++++ Texte extrait
BASSIROU FATY FETE EN GRANDE POMPE PAR LA BANQUE AGRICOLE
Après en avoir été le président pendant 11 ans, Bassirou Faty est un personnage de roman qui, comme le chat, a eu plusieurs vies.

Bassirou Faty est un personnage de roman qui, comme le chat, a eu plusieurs vies. Il fut dans sa jeunesse, avec d’autres camarades leaders du mouvement estudiantin qui donna du fil à retordre au président Léopold Sédar Senghor, enrôlé de force dans l’Armée au sein d’un contingent spécial qui, après sa formation militaire, fut envoyé à la frontière du Sénégal et de la Guinée-Bissau où le Paigc menait sa guerre de libération face à l’armée portugaise. Laquelle effectuait régulièrement des incursions sanglantes en territoire sénégalais à la poursuite des combattants indépendantistes guinéens.
Au cours de l’une d’elles, Al Housseynou Cissé, enrôlé en même temps que les Bassirou Faty, Mamadou Diop Decroix, feu Mbaye Diack, Abdoulaye Bathily et autres Sakhewar, fut égorgé par les Portugais. Il fait partie des « martyrs » de l’école sénégalaise que l’on célébrait le mois de mai de chaque année. Bassirou Faty fut aussi le guitariste bassiste de l’Espéranza de Ziguinchor sur les cendres duquel a été constitué le fameux orchestre Touré Kounda. En même temps, toujours dans la même ville, il fut un membre fondateur de la Fraternelle, une association culturelle qui participa à l’animation de cette grande ville du Sud de notre pays. Il s’y fit remarquer notamment par ses talents de comédien au sein de la troupe théâtrale.
Par la suite, après de brillantes études en France, il a été recruté à la Société générale de banques au Sénégal (SGBS) dont il fut l’un des premiers cadres sénégalais à une époque où l’encadrement de cet établissement était quasi-exclusivement composé de Français. C’était le début d’une brillante carrière de banquier. Mais attention, pas n’importe quel banquier puisque Bassirou Faty, lui, était un banquier « rouge » de la même manière que l’on avait surnommé Jean-Baptiste Doumeng, homme d’affaires proche du Parti communiste français (PCF), le « milliardaire rouge ». Bassirou Faty, lui, quoique banquier, ne s’est jamais enrichi. L’argent, pour lui, a toujours été un moyen jamais une fin. A la limite, on pourrait dire qu’il le méprise même. En tout cas, l cœur sur la main, il partage tout ce qu’il a avec ses parents, ses amis, ses proches, ses anciens camarades auxquels la fortune n’a pas souri. Pourquoi « banquier rouge » ? Eh bien parce que, en même temps qu’il était cadre de banque, il militait dans la clandestinité au sein du parti maoïste AndJëf dont il était l’un des dirigeants et aussi un bailleur de fonds. Il fallait le faire à l’époque très répressive du président Senghor lorsque le multipartisme n’existait pas encore et que le parti unique senghorien dirigeait ce pays d’une main de fer.
++++++++
++++ Données fournies
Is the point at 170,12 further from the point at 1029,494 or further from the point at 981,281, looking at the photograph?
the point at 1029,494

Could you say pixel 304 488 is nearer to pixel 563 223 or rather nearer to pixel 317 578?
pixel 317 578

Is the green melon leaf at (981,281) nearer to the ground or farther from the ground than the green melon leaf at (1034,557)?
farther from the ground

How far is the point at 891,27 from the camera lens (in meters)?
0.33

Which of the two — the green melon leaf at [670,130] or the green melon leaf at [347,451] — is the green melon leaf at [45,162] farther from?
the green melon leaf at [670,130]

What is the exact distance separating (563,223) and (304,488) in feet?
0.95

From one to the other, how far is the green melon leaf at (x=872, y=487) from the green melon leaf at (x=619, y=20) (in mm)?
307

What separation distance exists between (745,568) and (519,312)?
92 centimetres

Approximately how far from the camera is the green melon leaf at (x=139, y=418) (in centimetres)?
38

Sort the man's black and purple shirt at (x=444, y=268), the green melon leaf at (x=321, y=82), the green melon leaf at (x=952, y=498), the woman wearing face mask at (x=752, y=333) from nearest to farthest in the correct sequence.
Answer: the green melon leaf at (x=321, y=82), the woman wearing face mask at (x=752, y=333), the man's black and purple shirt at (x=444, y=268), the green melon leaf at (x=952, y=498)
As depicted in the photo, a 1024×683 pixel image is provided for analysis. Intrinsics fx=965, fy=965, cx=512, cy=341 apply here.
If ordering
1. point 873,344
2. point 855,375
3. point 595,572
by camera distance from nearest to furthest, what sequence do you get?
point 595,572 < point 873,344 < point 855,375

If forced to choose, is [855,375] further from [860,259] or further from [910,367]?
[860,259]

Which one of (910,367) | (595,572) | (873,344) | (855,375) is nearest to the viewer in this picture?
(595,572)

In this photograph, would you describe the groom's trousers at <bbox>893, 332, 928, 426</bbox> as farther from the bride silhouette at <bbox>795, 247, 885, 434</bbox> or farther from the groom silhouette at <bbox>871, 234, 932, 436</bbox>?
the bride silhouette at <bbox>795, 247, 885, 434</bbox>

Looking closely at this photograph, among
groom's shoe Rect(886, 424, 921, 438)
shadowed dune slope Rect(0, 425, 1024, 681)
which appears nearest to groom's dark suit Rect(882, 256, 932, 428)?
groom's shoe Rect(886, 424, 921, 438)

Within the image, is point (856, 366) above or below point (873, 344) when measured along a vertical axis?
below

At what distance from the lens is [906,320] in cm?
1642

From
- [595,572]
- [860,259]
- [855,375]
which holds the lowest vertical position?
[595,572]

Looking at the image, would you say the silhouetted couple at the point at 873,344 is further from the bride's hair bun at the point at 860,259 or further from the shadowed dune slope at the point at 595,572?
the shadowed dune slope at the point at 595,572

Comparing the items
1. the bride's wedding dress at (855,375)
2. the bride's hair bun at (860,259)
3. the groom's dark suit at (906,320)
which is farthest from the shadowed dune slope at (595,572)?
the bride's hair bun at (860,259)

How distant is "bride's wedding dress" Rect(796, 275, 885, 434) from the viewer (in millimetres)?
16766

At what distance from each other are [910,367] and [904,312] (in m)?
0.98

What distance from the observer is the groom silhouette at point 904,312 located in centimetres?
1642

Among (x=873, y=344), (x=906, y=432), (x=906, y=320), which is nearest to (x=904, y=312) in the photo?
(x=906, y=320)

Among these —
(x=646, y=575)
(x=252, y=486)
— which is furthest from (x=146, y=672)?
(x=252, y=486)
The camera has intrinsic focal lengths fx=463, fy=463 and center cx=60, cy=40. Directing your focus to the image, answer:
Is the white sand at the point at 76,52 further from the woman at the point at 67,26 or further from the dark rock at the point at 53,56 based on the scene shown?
++++++++
- **À faire**
(1) Traduisez en anglais, s'il vous plaît, cette phrase du texte sur Bassirou Faty : « C'était le début d'une brillante carrière de banquier. »
(2) D'après le texte sur Bassirou Faty, dans quel orchestre a-t-il joué de la guitare basse ?
(3) Poursuivez le texte sur Bassirou Faty à la suite de sa dernière phrase.

- **Réponses**
(1) It was the beginning of a brilliant banking career.

(2) Il était le guitariste bassiste de l'Espéranza de Ziguinchor.

(3)
Après la Société Générale, il a été sollicité par la société Petrosen qui avait besoin de ses compétences de banquier et où il a fait la connaissance d’un certain…Macky Sall qui l’a tout de suite pris comme grand-frère. Si bien que lorsqu’il a accédé à la magistrature suprême, la première personne qu’il a promue président du conseil d’administration n’est autre que Bassirou Faty qui, en tant que banquier émérite, s’est retrouvé à la Caisse nationale de Crédit agricole (CNCAS) devenue aujourd’hui La Banque Agricole (LBA). Onze ans durant — un record ! —, il a été le président de cette banque dédiée au monde paysan et qui était alors dans une situation calamiteuse.
Grâce à son entregent, en particulier dans le milieu de la régulation bancaire, sa connaissance du métier de banquier, sa parfaite collaboration avec les divers directeurs généraux de l’établissement, ce dernier a sorti la tête de l’eau. « Rebrandée » comme disent les spécialistes de marketing, elle est redevenue La Banque Agricole et a été recapitalisée à deux reprises par l’Etat qui en est l’actionnaire de référence à tel point que, comme l’a dit M. Fallou Dièye, ancien DG de la Sonacos et administrateur indépendant de la LBA tout en en dirigeant le comité supérieur de crédit, « notre banque est aujourd’hui l’une des mieux capitalisées de la place ». Surtout, au moment où Bassirou Faty quitte sa présidence pour prendre celle de l’ANIDA, la LBA est « presque sortie de la surveillance rapprochée dont elle faisait l’objet de la part de la BCEAO ».
L’ancien bidasse devenu confident des généraux !
Pour donc, fêter l’artisan — aux côtés des DG et du personnel — de ce redressement spectaculaire, la banque a mis hier les petits plats dans les grands
Des administrateurs — Fallou Dièye, on l’a dit, mais aussi Mamadou Racine Sy, auteur d’un très bon discours — au directeur général, Cheikh Ahmed Tidiane Bâ, en passant par les représentants des délégués du personnel et de l’amicale des employés, tous ont couvert d’éloges le président sortant et n’ont pas tari sur ses compétences, son sens de l’écoute, son grand humanisme, son humilité, sa générosité, son accessibilité. Représentant de la famille du héros du jour, le Pr Mamadou Mané a dit combien elle était honorée et fière de Bassirou Faty mais aussi à quel point elle a apprécié à leur juste valeur les hommages qui lui ont été rendus. Il a livré de savoureuses anecdotes sur l’élève brillant, le lycéen surdoué que fut son camarade de Ziguinchor tout en révélant ses talents d’artiste.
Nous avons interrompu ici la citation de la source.